Oh no! If you experience filling leakage, don’t worry—this can happen if they are overfilled. When sealing the biscuit dough around the filling, pinch the edges tightly to ensure a proper seal, and only use about 2 tablespoons of filling per bomb. If you see any that are leaking after baking, they’re still delicious to eat—just less pretty!

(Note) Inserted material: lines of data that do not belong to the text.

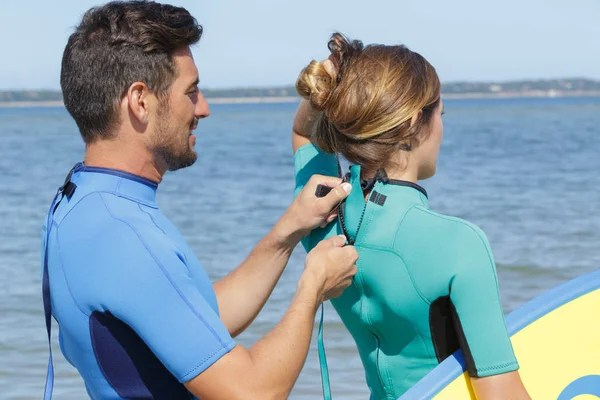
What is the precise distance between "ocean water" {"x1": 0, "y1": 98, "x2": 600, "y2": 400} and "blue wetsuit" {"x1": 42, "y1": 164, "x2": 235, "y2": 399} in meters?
3.60

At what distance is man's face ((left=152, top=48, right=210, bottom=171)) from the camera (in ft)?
7.34

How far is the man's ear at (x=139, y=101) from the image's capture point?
2178 millimetres

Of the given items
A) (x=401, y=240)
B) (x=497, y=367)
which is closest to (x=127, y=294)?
(x=401, y=240)

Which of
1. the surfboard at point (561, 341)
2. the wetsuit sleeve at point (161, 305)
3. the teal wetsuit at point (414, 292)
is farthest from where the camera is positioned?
the surfboard at point (561, 341)

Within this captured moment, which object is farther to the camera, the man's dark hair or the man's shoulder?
the man's dark hair

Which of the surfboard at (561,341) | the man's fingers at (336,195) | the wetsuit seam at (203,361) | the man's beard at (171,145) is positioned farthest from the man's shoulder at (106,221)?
the surfboard at (561,341)

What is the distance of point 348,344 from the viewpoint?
650 cm

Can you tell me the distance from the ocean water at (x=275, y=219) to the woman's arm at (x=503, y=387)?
352cm

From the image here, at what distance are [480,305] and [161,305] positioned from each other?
2.48 ft

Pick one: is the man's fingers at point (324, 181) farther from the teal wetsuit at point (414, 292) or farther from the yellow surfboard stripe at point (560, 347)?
the yellow surfboard stripe at point (560, 347)

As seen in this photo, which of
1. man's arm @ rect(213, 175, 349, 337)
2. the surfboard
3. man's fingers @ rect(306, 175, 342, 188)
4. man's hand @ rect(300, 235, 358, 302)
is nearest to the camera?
man's hand @ rect(300, 235, 358, 302)

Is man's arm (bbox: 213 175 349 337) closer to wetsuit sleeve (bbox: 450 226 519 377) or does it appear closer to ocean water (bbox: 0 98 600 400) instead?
wetsuit sleeve (bbox: 450 226 519 377)

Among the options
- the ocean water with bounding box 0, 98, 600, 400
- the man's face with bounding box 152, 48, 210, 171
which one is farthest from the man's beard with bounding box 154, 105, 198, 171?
the ocean water with bounding box 0, 98, 600, 400

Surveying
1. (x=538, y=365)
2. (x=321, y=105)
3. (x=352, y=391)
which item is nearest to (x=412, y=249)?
(x=321, y=105)
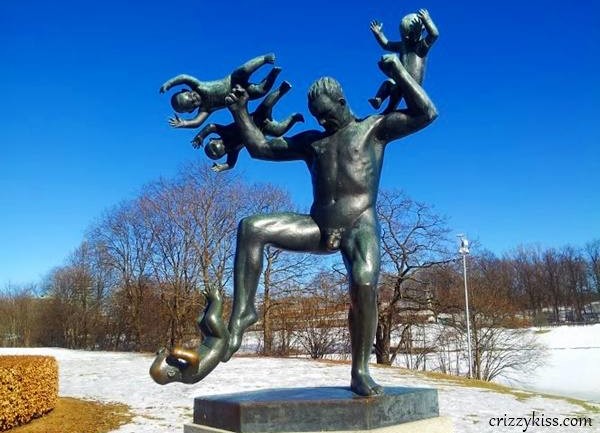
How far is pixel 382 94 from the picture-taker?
14.1 ft

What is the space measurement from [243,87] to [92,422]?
9967mm

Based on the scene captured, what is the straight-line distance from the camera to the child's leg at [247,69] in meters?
4.32

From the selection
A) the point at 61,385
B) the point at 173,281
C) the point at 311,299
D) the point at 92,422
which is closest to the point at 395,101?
the point at 92,422

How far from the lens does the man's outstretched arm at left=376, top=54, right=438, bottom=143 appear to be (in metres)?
3.91

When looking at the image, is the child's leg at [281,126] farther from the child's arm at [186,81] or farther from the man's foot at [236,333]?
the man's foot at [236,333]

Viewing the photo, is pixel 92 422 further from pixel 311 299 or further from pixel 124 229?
pixel 124 229

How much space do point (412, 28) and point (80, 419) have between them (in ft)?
37.4

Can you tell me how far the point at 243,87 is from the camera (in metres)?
4.39

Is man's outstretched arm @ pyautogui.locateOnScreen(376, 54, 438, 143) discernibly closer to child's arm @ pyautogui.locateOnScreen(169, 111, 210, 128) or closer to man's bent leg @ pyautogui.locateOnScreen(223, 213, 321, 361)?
man's bent leg @ pyautogui.locateOnScreen(223, 213, 321, 361)

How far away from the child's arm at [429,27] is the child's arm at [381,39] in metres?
0.24

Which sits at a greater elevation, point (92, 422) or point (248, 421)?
point (248, 421)

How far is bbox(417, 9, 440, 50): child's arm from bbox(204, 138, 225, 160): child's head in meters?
1.82

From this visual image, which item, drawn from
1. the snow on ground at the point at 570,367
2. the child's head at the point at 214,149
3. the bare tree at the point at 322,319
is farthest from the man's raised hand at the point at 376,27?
the bare tree at the point at 322,319

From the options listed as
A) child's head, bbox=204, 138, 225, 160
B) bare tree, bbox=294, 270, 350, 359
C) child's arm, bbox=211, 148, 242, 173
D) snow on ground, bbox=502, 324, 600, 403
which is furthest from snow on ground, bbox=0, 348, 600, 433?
child's head, bbox=204, 138, 225, 160
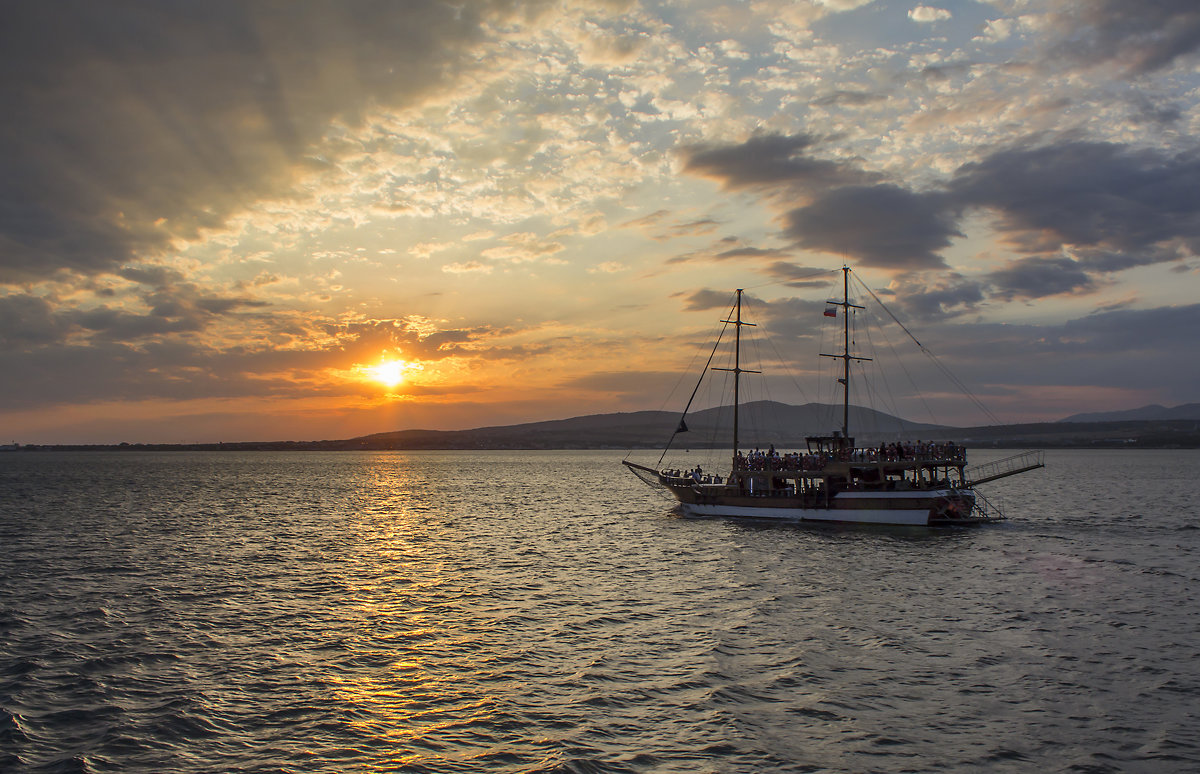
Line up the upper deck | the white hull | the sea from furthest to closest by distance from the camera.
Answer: the white hull, the upper deck, the sea

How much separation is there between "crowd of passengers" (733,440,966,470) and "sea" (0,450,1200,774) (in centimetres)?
993

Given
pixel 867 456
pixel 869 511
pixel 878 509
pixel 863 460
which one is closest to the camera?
pixel 878 509

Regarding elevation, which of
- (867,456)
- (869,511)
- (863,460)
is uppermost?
(867,456)

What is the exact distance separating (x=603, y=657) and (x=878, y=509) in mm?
44238

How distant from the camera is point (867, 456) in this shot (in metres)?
62.1

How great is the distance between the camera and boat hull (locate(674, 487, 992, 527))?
5934cm

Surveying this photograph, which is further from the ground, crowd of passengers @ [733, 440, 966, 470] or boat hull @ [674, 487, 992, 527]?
crowd of passengers @ [733, 440, 966, 470]

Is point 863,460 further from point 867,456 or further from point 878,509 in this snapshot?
point 878,509

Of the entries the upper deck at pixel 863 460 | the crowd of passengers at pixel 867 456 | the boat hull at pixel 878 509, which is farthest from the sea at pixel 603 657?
the crowd of passengers at pixel 867 456

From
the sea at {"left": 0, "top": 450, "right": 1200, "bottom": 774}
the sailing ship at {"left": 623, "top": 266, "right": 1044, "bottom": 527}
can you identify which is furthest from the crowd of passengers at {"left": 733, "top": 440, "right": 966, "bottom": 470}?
the sea at {"left": 0, "top": 450, "right": 1200, "bottom": 774}

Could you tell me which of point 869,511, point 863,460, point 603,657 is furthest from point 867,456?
point 603,657

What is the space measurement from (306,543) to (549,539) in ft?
56.7

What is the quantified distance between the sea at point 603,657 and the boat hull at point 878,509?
8434 millimetres

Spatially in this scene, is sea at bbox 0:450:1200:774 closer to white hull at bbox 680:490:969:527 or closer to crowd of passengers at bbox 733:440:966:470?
white hull at bbox 680:490:969:527
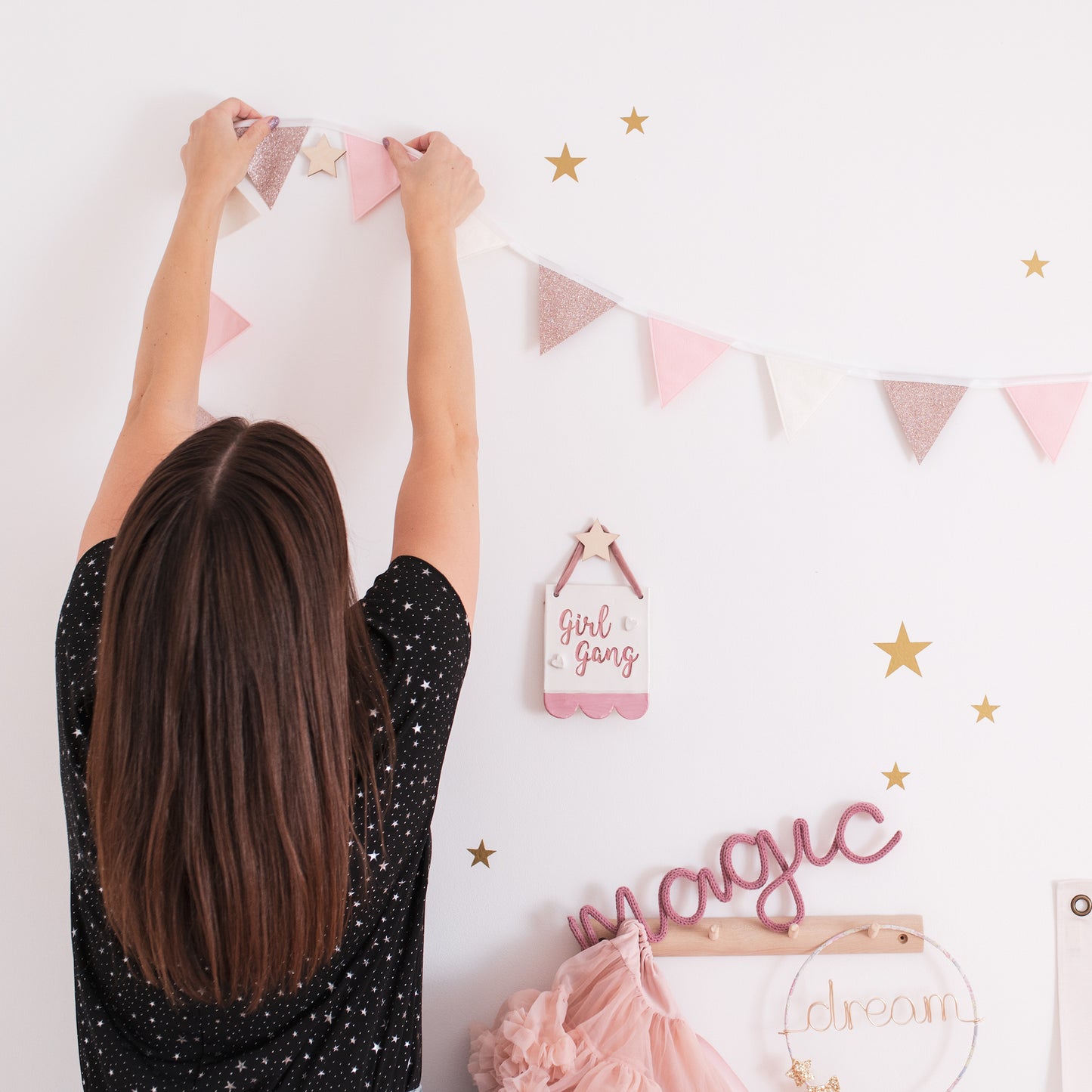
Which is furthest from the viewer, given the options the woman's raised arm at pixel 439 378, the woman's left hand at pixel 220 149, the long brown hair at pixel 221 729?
the woman's left hand at pixel 220 149

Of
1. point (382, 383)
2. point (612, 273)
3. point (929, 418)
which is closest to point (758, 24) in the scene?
point (612, 273)

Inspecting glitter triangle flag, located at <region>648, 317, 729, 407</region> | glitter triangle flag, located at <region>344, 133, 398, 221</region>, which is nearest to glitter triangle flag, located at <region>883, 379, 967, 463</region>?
glitter triangle flag, located at <region>648, 317, 729, 407</region>

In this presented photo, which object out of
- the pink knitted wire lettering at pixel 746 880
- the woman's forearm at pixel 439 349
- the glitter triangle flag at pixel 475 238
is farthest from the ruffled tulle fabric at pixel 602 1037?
the glitter triangle flag at pixel 475 238

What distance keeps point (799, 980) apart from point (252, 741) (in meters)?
0.84

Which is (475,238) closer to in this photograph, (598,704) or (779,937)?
(598,704)

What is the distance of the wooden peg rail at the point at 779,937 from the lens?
3.69ft

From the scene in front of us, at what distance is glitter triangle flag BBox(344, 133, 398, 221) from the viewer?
1.14 meters

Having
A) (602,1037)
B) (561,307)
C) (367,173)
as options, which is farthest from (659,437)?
(602,1037)

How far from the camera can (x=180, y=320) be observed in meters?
1.01

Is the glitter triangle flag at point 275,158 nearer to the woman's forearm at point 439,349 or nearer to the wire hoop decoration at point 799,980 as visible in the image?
the woman's forearm at point 439,349

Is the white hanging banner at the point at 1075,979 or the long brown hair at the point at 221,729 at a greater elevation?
the long brown hair at the point at 221,729

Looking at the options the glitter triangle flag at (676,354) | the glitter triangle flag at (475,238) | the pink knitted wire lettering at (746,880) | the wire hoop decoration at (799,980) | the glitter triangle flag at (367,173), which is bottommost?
the wire hoop decoration at (799,980)

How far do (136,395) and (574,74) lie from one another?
683mm

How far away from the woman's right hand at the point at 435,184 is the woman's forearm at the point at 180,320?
24 cm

Are Pumpkin Pie Bombs suitable for those with egg allergies?
Most definitely! To make an egg-free version of these delightful treats, replace the egg with a flax egg. Simply combine 1 tablespoon of ground flaxseed with 2.5 tablespoons of water, let it sit for about 5 minutes until it thickens, and use this mixture in the recipe for the same binding effect. Everyone deserves to enjoy these delicious bites!

Pumpkin Pie Bombs

Pumpkin Pie Bombs: Irresistibly Warm Fall Treats to Savor

Indulge in Pumpkin Pie Bombs, a cozy fall treat featuring a buttery exterior and creamy pumpkin filling. Perfect for dessert or breakfast!
Prep Time 30 minutes
Cook Time 18 minutes
Resting Time 5 minutes
Total Time 53 minutes
Servings: 12 bombs
Course: Dessert
Cuisine: American
Calories: 250

Ingredients
  

For the Biscuits
  • 1 pkg Pillsbury Homestyle Butter Tastin’™ Refrigerated Biscuits recommended for best results
For the Filling
  • 1 cup Canned Pumpkin Puree essential pumpkin flavor
  • 8 oz Cream Cheese can swap with mascarpone
  • 2 tbsp Unsalted Butter margarine is a suitable substitute
  • 2 tbsp Granulated Sugar can use all granulated sugar
  • 2 tbsp Light Brown Sugar enhances flavor depth
  • 1 large Egg substitute with flax egg for egg-free option
  • 1 tsp Vanilla Extract optional but recommended
  • 2 tsp Pumpkin Pie Spice substitute with cinnamon and nutmeg if preferred
For the Topping
  • 2 tbsp Cinnamon adds spice to topping
  • 2 tbsp Granulated Sugar for sweet coating
For the Drizzle
  • 1 cup Milk dairy-free alternatives can be used

Equipment

  • 10-inch cast iron skillet

Method
 

Step‑by‑Step Instructions
  1. Preheat your oven to 375°F (190°C) and grease a 10-inch cast iron skillet with unsalted butter.
  2. In a mixing bowl, combine cream cheese, granulated sugar, and light brown sugar. Beat until smooth and creamy.
  3. Stir in canned pumpkin puree, egg, vanilla extract, and pumpkin pie spice. Mix until smooth.
  4. Flatten each refrigerated biscuit into a 4-inch round.
  5. Place 2 tablespoons of pumpkin filling in the center of each biscuit and seal tightly.
  6. Melt unsalted butter and drizzle over biscuits. Mix cinnamon and granulated sugar and sprinkle over tops.
  7. Bake for 16 to 18 minutes until golden brown.
  8. Let the Pumpkin Pie Bombs rest for 5 minutes.
  9. Beat together cream cheese, powdered sugar, vanilla extract, and milk for drizzle.
  10. Drizzle cream cheese mixture over the warm Pumpkin Pie Bombs before serving.

Nutrition

Serving: 1bombCalories: 250kcalCarbohydrates: 30gProtein: 3gFat: 12gSaturated Fat: 7gPolyunsaturated Fat: 1gMonounsaturated Fat: 3gCholesterol: 30mgSodium: 250mgPotassium: 140mgFiber: 1gSugar: 10gVitamin A: 5000IUVitamin C: 1mgCalcium: 30mgIron: 1mg

Notes

Serve warm for the best experience. Store leftovers in an airtight container for up to 2 days.